Questions –
A: List each percentage in the article on AI in thyroid nodule diagnosis, along with what it describes.
B: In the thyroid nodule article, rewrite the paragraph beginning "Faced with evaluating a thyroid nodule" as a bulleted list that keeps its main facts.
C: Pick up the article on AI in thyroid nodule diagnosis after its last sentence and keep writing.

[[ Text open ]]

Small nodules, big problems: AI's role in thyroid nodule diagnosis

November 11, 2019 | Federal Practitioner

REPORTING FROM ATA 2019

CHICAGO – A new image-analysis algorithm for benign thyroid nodules that uses a technique similar to facial recognition showed good sensitivity and specificity, with the potential to reduce biopsies by more than 50%.

The negative predictive value of the ultrasound analysis algorithm was 93.2%, a figure approximating the false-negative rate of about 5% that is seen in fine-needle aspiration of thyroid nodules, said Johnson Thomas, MD, at the annual meeting of the American Thyroid Association.

“Millions of people have thyroid nodules,” many of which are detected incidentally, said Dr. Thomas, an endocrinologist with the Mercy health care system in Springfield, Mo. Fewer than 10% of thyroid nodules turn out to be malignant, but each year, millions of patients undergo biopsies to determine the status of their thyroid nodules.

Faced with evaluating a thyroid nodule, an endocrinologist can currently turn to a risk-stratification scheme, such as those developed by the American College of Radiology and the American Thyroid Association. However, there’s a big subjective component to risk stratification – significant inter- and intraobserver variation has been observed, said Dr. Thomas, and not all nodules are classifiable. The result is a system that still has low specificity and positive predictive value, he said.

Even after a decision to proceed to biopsy, one in seven thyroid nodule biopsies will not produce a definitive diagnosis, he said.

“We are doing millions of thyroid biopsies based on very subjective criteria to find thyroid cancer in a very small percentage of the population, with an invasive technique that may not be diagnostic one out of seven times,” Dr. Thomas said in summing up the current medical situation as he sees it.

Dr. Thomas, who writes his own computer code, said he was searching for a reliable and explainable noninvasive technique, and one that lacked subjective room for error, to address the thyroid nodule problem.

The question was whether an artificial intelligence (AI) algorithm could match radiologist performance in classifying thyroid nodules according to the characteristics of their ultrasound images.

Other algorithms use AI to predict which nodules are malignant, but they function as “black boxes” – a common criticism of AI. The outside observer cannot ordinarily see how the AI algorithm “knows” what it knows. This characteristic of AI poses at least a theoretical problem when such algorithms are used for diagnosis or medical decision making.

Dr. Thomas’s* approach was to use a set of training data to allow the algorithm he constructed to see 2,025 images from a total of 482 nodules. The thyroid nodules used for training had been subjected to biopsy or excised in surgery, so they all had a definitive status of being benign or malignant.

[[ Text closed ]]
[[ Data records open ]]

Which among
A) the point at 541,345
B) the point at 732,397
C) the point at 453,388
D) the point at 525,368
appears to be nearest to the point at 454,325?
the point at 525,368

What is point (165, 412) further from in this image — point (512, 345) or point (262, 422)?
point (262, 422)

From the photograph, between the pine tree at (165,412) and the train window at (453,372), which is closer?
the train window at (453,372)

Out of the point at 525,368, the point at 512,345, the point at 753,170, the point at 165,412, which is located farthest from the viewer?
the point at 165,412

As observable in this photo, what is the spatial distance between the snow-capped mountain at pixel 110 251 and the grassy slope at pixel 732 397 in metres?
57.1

[[ Data records closed ]]

Response list –
A:
- More than 50%: the potential reduction in biopsies from the new algorithm
- 93.2%: the negative predictive value of the ultrasound analysis algorithm
- About 5%: the false-negative rate seen in fine-needle aspiration of thyroid nodules
- Fewer than 10%: the share of thyroid nodules that turn out to be malignant

B:
- To evaluate a thyroid nodule, an endocrinologist can currently use a risk-stratification scheme, such as those from the American College of Radiology and the American Thyroid Association.
- Dr. Thomas said risk stratification has a large subjective component, with significant inter- and intraobserver variation.
- Not all nodules can be classified.
- As a result, the system still has low specificity and positive predictive value.

C:
Then, after the algorithm was refined, a set of 103 nodules with known malignancy status was used to test the algorithm’s sensitivity and specificity.

The algorithm, dubbed AiBx, used a convolutional neural network to build a unique image vector for each nodule. The AiBx algorithm then looked at the training database to find the “nearest neighbors,” or the images it found to be the most similar to those of the nodule being examined.

For example, said Dr. Thomas, a test image of a benign nodule would have an output from the AiBx analysis of three similar images from the database – all benign. Hence, rather than making a black-box call of whether a nodule is benign or malignant, the algorithm merely says: “This nodule resembles a benign nodule in our database.” The interpreting physician can then use the algorithm as a decision aid with confidence.

The overall accuracy of AiBx was 81.5%, sensitivity was 87.8%, and specificity was 78.5%. Positive predictive value was 65.9%.

As more images are added to the database, AiBx can easily be retrained and refined, said Dr. Thomas.

“It’s intuitive and explainable,” he added, noting that the algorithm is also a good teaching tool for residents and fellows.

“This AI model can be deployed as an app, integrated with [medical imaging systems] or hosted as a website. By using image-similarity AI models we can eliminate subjectivity and decrease the number of unnecessary biopsies,” he explained in the abstract accompanying the presentation.

However, he said that the algorithm as it currently stands has limitations: It has been tested on only 103 images thus far, and there’s the potential for selection bias.

Dr. Thomas* reported that, although he developed the AiBx algorithm, he has not drawn income or royalties from it. He reported no other relevant conflicts of interest.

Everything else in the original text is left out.